Make no mistake, if Apple wins its case against HTC, the company will take its victory to Google's doorstep. Apple has a real problem with Google. In recent months, the battle between the two companies has heated up and a war of words has erupted. Apple's lawsuit can be the company's trump card. It can target Android and force Google to drastically change its operating system. If that happens, Google's OS could be put into a precarious position as it tries desperately to compete with iPhone OS.

4. Where will it stop?

If Apple targets Google, when will the company stop? Depending on how the lawsuit is settled, Apple might have the ammo it needs to take on Microsoft, RIM and other Android vendors. At this point, Apple has only indicated that it has issues with HTC, but if it wins in court, there is no telling who might get drawn into the same legal morass. As farfetched as it may seem right now, Apple might be able to systematically dismantle any and all competition.

Apple Suit Threatens Wide-Ranging Effects

5. Apple's power would grow

The last thing the mobile market needs right now is a more powerful Apple. The problem with the iPhone is that it has cornered the consumer market and effectively ensured that if any company wants to steal market share away from Apple, it will need to deliver something revolutionary that even Steve Jobs hasn't thought about. That's a tall order. But if Apple is armed with a successful lawsuit against HTC, its power in the mobile space would only solidify, making it an even more dangerous competitor for the rest of the market.

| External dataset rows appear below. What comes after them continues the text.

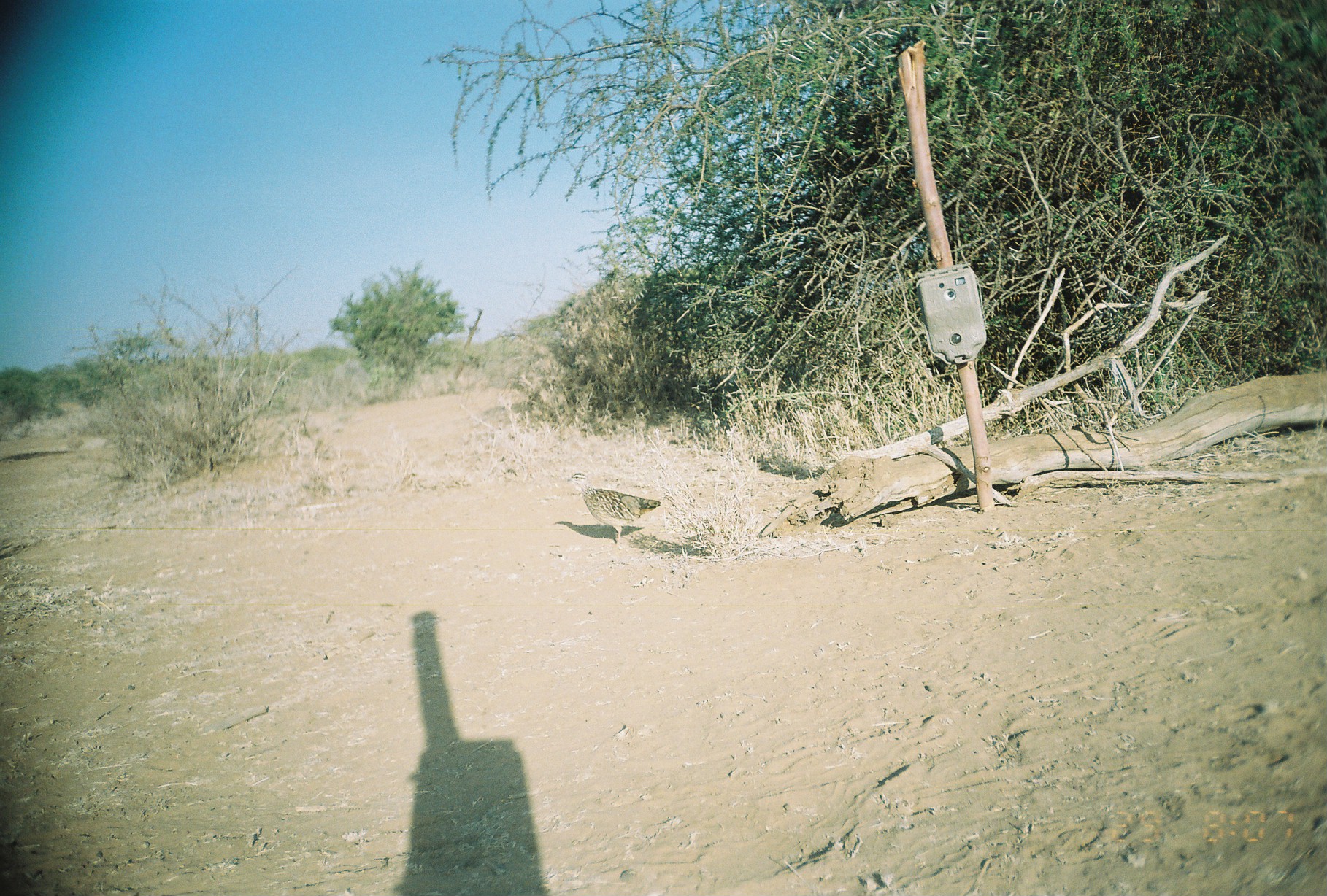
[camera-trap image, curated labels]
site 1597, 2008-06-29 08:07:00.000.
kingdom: Animalia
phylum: Chordata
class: Aves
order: Galliformes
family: Phasianidae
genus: Ortygornis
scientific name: Ortygornis sephaena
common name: crested francolin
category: dendroperdix sephaena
Dendroperdix sephaena (crested francolin) (Ortygornis sephaena), count 1.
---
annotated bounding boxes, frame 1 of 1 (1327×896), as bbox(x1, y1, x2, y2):
dendroperdix sephaena: bbox(566, 472, 662, 551)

6. Unlock behavior would be gone

Assuming Apple wins its case against HTC, the company would conceivably become the only company allowed to offer touch-screen-unlock functionality. According to the lawsuit, Apple has earned a patent for the way users swipe across the iPhone's display when they want to access its main screen. That patent is extremely broad. If Apple wins its case against HTC, the company could potentially take down any other vendor that even attempts to offer unlock behavior in their phone's software. Considering that the unlock mechanic has become such an integral part of the touch-screen market, it could have far-reaching effects on users too.

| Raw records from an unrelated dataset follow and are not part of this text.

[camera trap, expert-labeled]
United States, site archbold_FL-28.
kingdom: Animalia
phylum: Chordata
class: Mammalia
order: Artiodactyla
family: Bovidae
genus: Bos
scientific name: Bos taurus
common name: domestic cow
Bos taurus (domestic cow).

7. The great browser setback

Apple's lawsuit explicitly targets the way users can interact with HTC's Android browser. Thanks to HTC devices' touch screen, users can drag their finger around a Web page from within the Android browser. The feature is similar to the functionality offered in Apple's Mobile Safari browser. If Apple wins its case on that patent, just about every other Android-based vendor would need to totally revamp how the browser in their devices interacts with users. How is that for damaging to the mobile market?

8. Screen shut-off too

Apple's lawsuit also includes a patent detailing how the iPhone's display turns off when it's brought to the user's ear. Apple claims HTC's devices perform a very similar action, allegedly causing the company to violate its patent. Screen shut-off is one of the most important features built into touch-based phones. Without it, users could press keys while talking or inadvertently perform actions. Without screen shut-off built into every touch-based device, the market could see a noticeable shift in consumer desire away from non-Apple products.

9. We don't need worried vendors

The last thing users need is worried vendors questioning whether or not they can add respective features to their products. Apple's lawsuit sends a message to other companies in the mobile market that Jobs isn't willing to allow smaller firms to pick up the scraps his company leaves behind. He's making it blatantly clear that, going forward, Apple wants to be the dominant company in the market. With a victory in the HTC lawsuit, it's one step closer. Vendors, worried that they will be Apple's next victim, could hold back features that they fear would violate one of Apple's many patents. That's the last thing the mobile market needs.

10. Where to from here?

Once Apple is done levying lawsuits on the competition, where does the mobile market go? The space is moving toward touch screens at an astounding rate. More and more users are looking for touch displays in their products. But they also want the functionality offered in the iPhone. If Apple has its way, only it will deliver an experience consumers and enterprise customers covet. And it could single-handedly change the way every company in the market operates.

Make no mistake, Apple's HTC lawsuit could set the mobile industry back. It's that far-reaching.